_Record set_.
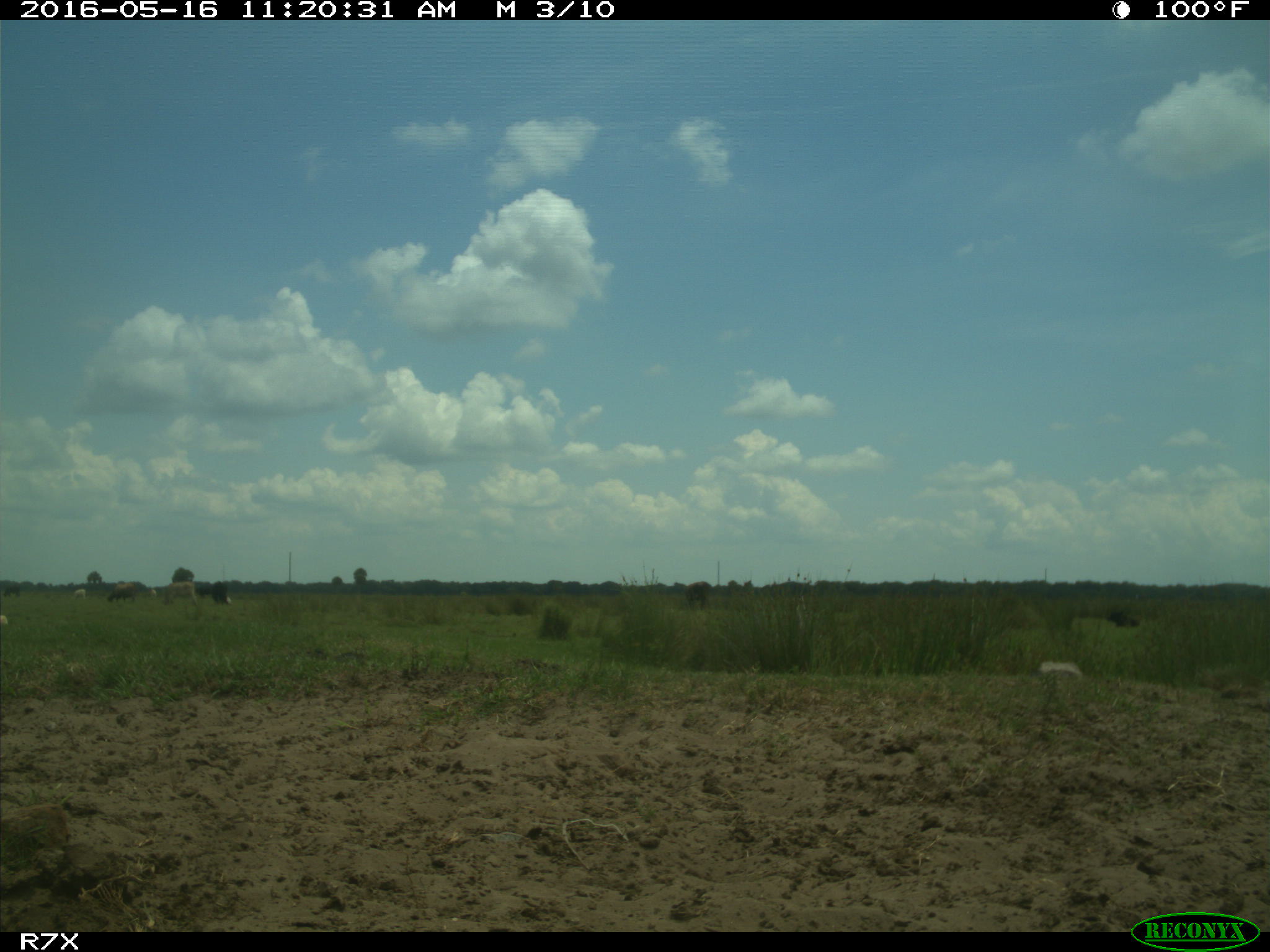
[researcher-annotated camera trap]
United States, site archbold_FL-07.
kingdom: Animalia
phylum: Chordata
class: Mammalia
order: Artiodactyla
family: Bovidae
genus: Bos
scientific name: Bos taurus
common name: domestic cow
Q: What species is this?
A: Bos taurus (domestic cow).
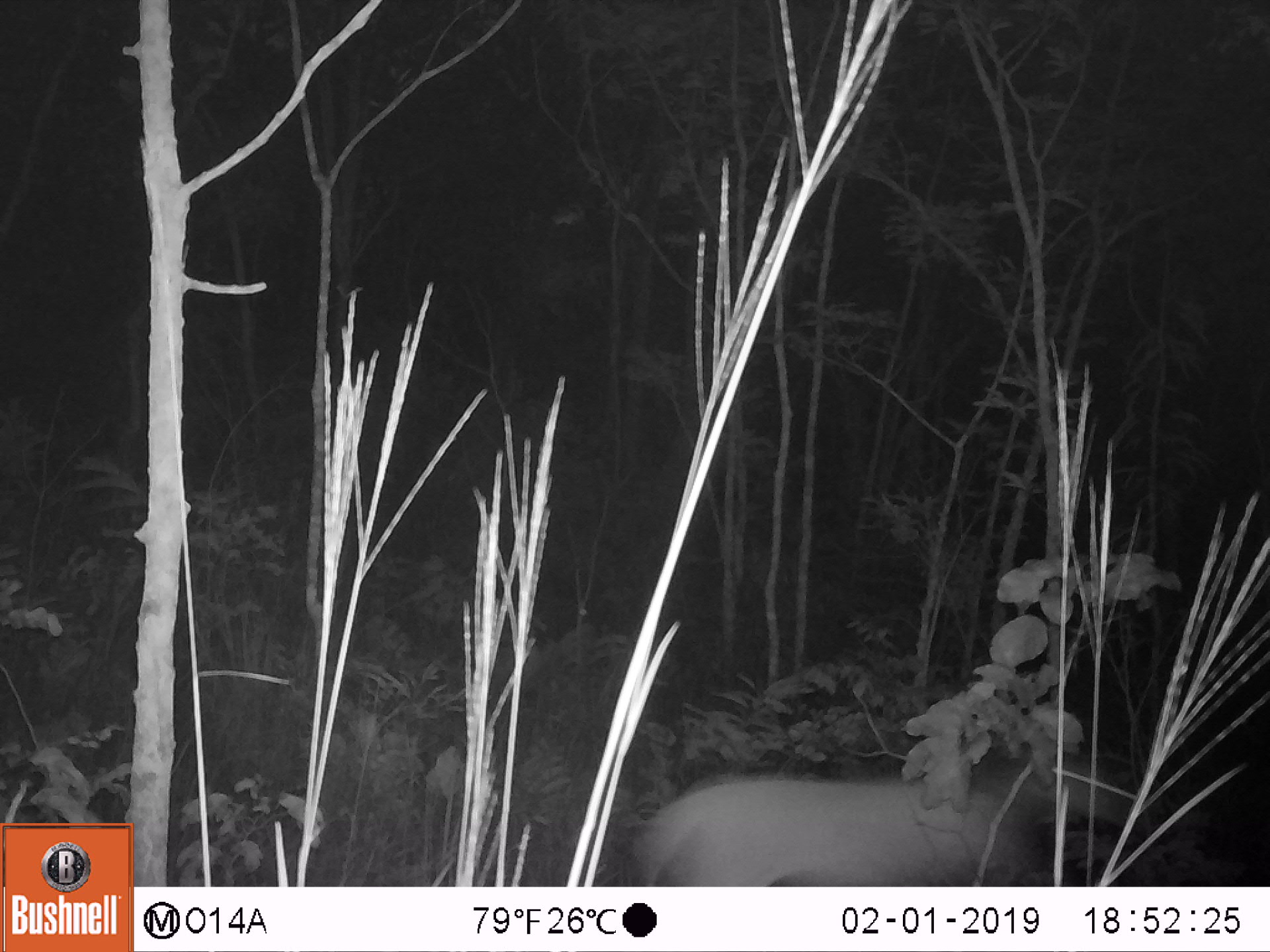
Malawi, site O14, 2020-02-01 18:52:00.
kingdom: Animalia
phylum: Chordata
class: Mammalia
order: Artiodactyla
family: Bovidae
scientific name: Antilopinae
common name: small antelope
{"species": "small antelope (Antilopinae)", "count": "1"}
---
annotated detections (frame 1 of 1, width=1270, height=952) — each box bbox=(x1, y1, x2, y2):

_Exercise requirements_. Among the lines of the material, find those holding the word "annotated" and return them.

_Output below_.
[researcher-annotated camera trap]
annotated detections (frame 1 of 1, width=1270, height=952) — each box bbox=(x1, y1, x2, y2):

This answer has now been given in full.